▶ [PASSAGE]
━━━
Get the latest updates as we post them — right on your browser

. Last Updated: 07/27/2016

The Great Post-Soviet Wine Debate

To Our Readers

The Moscow Times welcomes letters to the editor. Letters for publication should be signed and bear the signatory's address and telephone number.
Letters to the editor should be sent by fax to (7-495) 232-6529, by e-mail to, or by post. The Moscow Times reserves the right to edit letters.

Email the Opinion Page Editor

I don't make a habit of reading transcripts of State Duma sessions, but perhaps I should check in once every few months, for a dose of reality on the ways and means by which my reality is increasingly shaped. Take, for example, the ban on Georgian and Moldovan wines and other Georgian products. The why doesn't much interest me: The reasons for the bans are transparently political. But I found it instructive to read the how: the discussion that preceded the Duma's vote on the ban last week.
━━━
▶ [INFORMATION SUPPLIED]
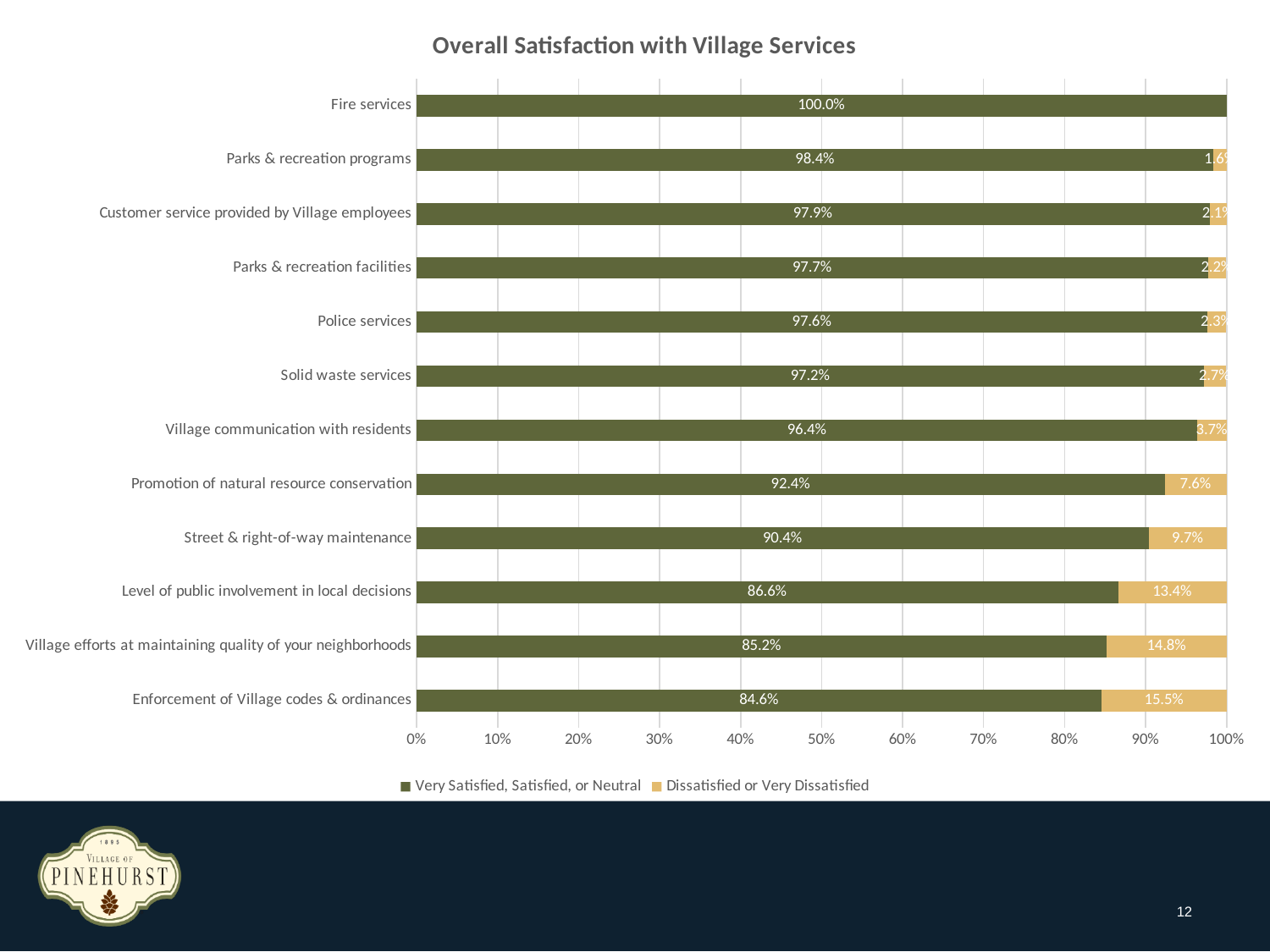
What is the 'Dissatisfied or Very Dissatisfied' value for Level of public involvement in local decisions? 13.4% What type of chart is shown on the slide? Stacked bar chart How many series does the legend list? 2 Is the 'Very Satisfied, Satisfied, or Neutral' value for Solid waste services greater or less than 90%? greater Which has a larger 'Dissatisfied or Very Dissatisfied' value: Promotion of natural resource conservation or Village efforts at maintaining quality of your neighborhoods? Village efforts at maintaining quality of your neighborhoods How many service categories are plotted on the chart? 12 Which category has the lowest 'Very Satisfied, Satisfied, or Neutral' value? Enforcement of Village codes & ordinances What is the 'Very Satisfied, Satisfied, or Neutral' value for Police services? 97.6% What is the 'Very Satisfied, Satisfied, or Neutral' value for Village communication with residents? 96.4% What is the difference between the 'Very Satisfied, Satisfied, or Neutral' values for Parks & recreation programs and Street & right-of-way maintenance? 8.0% What is the title of the chart? Overall Satisfaction with Village Services Which category has the highest 'Very Satisfied, Satisfied, or Neutral' value? Fire services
━━━
▶ [EXERCISE SET]
• A. Please reproduce verbatim the stretch of the wine debate column from "Email the Opinion" through "ban last week.".
• B. Which countries' wines does the ban described in the wine debate column cover?
• C. For each statement, say whether the wine debate column supports it, quoting the words that decide it: (i) The writer regularly reads transcripts of State Duma sessions. (ii) The Duma voted on the ban last week. (iii) Letters for publication may be sent unsigned.

▶ [RESPONSES TO THE TASKS]
• A.
Email the Opinion Page Editor

I don't make a habit of reading transcripts of State Duma sessions, but perhaps I should check in once every few months, for a dose of reality on the ways and means by which my reality is increasingly shaped. Take, for example, the ban on Georgian and Moldovan wines and other Georgian products. The why doesn't much interest me: The reasons for the bans are transparently political. But I found it instructive to read the how: the discussion that preceded the Duma's vote on the ban last week.

• B. Georgian and Moldovan wines.

• C.
(i) No: "I don't make a habit of reading transcripts of State Duma sessions"
(ii) Yes: "the discussion that preceded the Duma's vote on the ban last week"
(iii) No: "Letters for publication should be signed"